Two men have been charged in court in connection with a recent string of armed hold-ups targeting a chain of Convenience shops

File photo
File photo

Two men have been charged in court in connection with a recent string of armed hold-ups targeting a chain of Convenience shops.

Tyson Bugeja, 26 and of Vittoriosa and David Joseph Bonnici, 34, of Zabbar were arraigned this morning by Police Inspectors Lydon Zammit, Stephen Gulia and Sarah Zerafa before magistrate Astrid May Grima.

The men were apprehended following a police investigation into the armed robberies which had targeted a chain of shop outlets in Paola, Zejtun, Zabbar and San Gwann in the last two months.

The two men were accused of four counts of theft aggravated by violence, means and value, detaining a number of people against their will, slightly injuring one of them. The accused were further charged with carrying a weapon during the commission of a crime against the person.

Bugeja, who is the subject of several ongoing criminal proceedings involving violence, was also accused of carrying a knife in public without a police permit and breaching conditions imposed by the courts in sentences and bail decrees handed down in the months preceding the robberies.

Bonnici was additionally charged with committing another hold up at a Convenience store in Zabbar, last December.

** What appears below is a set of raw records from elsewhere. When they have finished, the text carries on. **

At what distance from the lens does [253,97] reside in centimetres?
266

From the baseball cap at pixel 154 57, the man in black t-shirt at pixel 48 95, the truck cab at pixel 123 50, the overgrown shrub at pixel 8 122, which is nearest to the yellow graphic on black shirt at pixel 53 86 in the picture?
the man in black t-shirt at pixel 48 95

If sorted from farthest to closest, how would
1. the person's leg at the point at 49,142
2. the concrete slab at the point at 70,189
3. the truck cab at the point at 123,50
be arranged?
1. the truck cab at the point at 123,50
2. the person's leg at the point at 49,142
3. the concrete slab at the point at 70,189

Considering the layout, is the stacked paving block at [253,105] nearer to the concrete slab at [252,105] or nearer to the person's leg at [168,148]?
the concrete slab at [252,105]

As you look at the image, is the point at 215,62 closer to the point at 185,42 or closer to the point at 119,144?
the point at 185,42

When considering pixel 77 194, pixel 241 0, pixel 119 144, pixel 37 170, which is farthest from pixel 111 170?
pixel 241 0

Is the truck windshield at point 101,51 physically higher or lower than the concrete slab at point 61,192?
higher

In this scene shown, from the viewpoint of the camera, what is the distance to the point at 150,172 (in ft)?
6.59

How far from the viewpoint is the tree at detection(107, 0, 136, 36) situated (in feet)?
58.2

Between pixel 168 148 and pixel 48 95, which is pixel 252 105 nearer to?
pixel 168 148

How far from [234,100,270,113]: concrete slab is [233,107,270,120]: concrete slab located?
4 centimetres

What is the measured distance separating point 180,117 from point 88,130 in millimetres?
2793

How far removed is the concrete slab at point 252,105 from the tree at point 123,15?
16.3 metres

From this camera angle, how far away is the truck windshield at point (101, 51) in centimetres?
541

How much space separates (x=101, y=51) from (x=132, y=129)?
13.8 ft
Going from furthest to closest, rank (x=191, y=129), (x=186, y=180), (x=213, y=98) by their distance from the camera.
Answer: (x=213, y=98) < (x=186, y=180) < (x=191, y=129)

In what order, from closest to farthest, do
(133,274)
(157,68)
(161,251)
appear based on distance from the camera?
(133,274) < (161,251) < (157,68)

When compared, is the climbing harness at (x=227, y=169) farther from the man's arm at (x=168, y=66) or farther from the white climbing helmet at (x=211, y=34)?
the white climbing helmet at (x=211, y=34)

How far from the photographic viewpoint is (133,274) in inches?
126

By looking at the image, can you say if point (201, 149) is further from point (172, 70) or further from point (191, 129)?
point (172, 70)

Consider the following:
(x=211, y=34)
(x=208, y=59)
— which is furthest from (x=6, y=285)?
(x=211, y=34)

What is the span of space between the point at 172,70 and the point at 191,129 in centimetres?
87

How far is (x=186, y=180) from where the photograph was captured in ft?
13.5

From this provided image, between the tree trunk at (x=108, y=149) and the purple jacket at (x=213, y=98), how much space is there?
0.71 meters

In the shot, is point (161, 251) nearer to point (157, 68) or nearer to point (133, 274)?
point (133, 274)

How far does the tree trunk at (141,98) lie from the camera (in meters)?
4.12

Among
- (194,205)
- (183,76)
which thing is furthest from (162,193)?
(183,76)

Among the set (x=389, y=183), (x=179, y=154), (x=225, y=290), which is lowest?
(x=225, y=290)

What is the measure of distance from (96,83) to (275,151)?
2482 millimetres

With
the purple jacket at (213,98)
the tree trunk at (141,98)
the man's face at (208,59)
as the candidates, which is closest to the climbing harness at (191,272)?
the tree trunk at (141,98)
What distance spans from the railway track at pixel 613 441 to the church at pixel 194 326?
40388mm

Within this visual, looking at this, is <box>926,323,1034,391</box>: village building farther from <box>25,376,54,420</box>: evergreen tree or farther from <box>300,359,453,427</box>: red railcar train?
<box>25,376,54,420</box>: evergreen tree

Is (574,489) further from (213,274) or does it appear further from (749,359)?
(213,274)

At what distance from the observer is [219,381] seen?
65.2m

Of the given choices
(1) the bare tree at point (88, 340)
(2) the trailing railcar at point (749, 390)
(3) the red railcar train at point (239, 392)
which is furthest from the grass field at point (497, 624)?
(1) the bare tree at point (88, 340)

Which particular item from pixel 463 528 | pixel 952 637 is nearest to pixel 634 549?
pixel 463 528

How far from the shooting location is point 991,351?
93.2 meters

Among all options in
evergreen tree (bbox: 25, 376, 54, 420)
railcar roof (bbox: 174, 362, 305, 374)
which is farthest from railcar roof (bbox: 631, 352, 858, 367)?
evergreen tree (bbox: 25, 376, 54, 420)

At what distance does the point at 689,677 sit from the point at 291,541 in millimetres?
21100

The men pleaded not guilty during their arraignment this morning.

Lawyers Franco Debono and Daniel Attard, appearing for Bugeja and Bonnici respectively, asked for bail.

Inspector Lydon Zammit objected to the bail request. “We have four armed robberies of commercial establishments, three of which had members of the public present. The court will see CCTV of the aggressive and violent manner in which members of the public were illegally arrested by the accused, he said.

The crimes had also created fear amongst the employees of the chain targeted by the robbers; the inspector went on. “It created a fear that ‘I’m next’,” Zammit said.

Responding to defence arguments that the men had been released on police bail and had behaved themselves, the inspector argued that police bail was not given capriciously, but specifically because Bonnici had gone to the hospital and was only available for police questioning for a few hours. There were also a number of civilian witnesses, present during the robberies, who had not yet testified, Zammit argued.

Bugeja had also allegedly breached two recently delivered bail decrees as well as court sentences that had been handed down not long ago, he said, telling the court that the man had a “voluminous” criminal record.

As Bonnici was a first time offender who had told the police he needed help to overcome his problems, it was not the opportune time for him to be released back into society, concluded the prosecution.

In his submissions on bail, Debono argued that the discomfort of the witnesses was not a factor in deciding on bail. Two or three weeks had passed since the robberies, he said, emphasising that the men had been released on police bail without further incident.

The evidence was weak in this case, Debono said. He invited the court not to ignore the fact that his client had been released on police bail and had not done anything that the prosecution feared would happen.

Lawyer Daniel Attard, for Bonnici, told the court that this was the first time that his client had been arraigned in court. He was going through very serious problems in his life at this time and had sought help at Mount Carmel hospital whilst on police bail to address these problems, said the lawyer.

Attard stated that his client had a stable job and was a functioning member of society, willing to submit to any conditions imposed by the court.

But Magistrate Astrid May Grima turned down the bail requests in view of the grave nature of the charges brought against the accused, as well as a large number of civilian witnesses yet to testify. With regards to Bonnici, the court, after seeing a medical certificate exhibited in the acts, made a recommendation to the prison director to detain him at the Forensic Unit.